Certes, les États-Unis ont accepté en juin de ratifier une résolution du Conseil de sécurité des Nations unies, rédigée par la France, pour apporter un soutien politique à la force du G5 Sahel, mais ils refusent cependant de contribuer au budget de 490 millions de dollars nécessaires au lancement de la force prévu dans les tous prochains jours.

Encore que, quelques mois plus tôt, le président américain Donald Trump avait annoncé dès sa prise de fonction, une réduction drastique de la contribution américaine au budget des opérations de maintien de la paix de l’ONU, dont les États-Unis sont les principaux bailleurs.

Ce raidissement de Washington avait créé des tensions avec la France, que les États-Unis soupçonnent de vouloir trouver un exutoire à la fin de la mission Barkhane, embourbée dans le nord du Mali depuis 2014, en remplacement des précédentes opérations françaises Serval et Éperviers.
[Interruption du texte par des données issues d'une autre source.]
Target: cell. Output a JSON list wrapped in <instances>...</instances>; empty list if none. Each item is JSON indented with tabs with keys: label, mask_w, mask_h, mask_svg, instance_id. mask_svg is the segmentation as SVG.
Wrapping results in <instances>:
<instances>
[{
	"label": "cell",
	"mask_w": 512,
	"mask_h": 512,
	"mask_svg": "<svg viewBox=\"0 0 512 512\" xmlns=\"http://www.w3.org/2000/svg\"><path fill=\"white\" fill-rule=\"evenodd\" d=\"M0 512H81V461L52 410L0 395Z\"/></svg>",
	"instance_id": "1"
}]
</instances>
Pour l’heure, l’option américaine est une collaboration bilatérale avec les pays sous la menace djihadiste. Le général Waldhauser a ainsi indiqué que les États-Unis versent actuellement au total 51 millions de dollars en contributions bilatérales à la défense des pays du G5.

Une mesure apparente des États-Unis dont l’engagement antiterroriste en Afrique a récemment été mis sous le feu des projecteurs. En effet, si la participation du pays aux opérations antiterroristes en Afrique était jusque-là minimisée, elle a été mise en exergue avec la mort de quatre soldats américains tués dans une embuscade au Niger, le 4 octobre. Une affaire qui a créé un tollé aux États-Unis.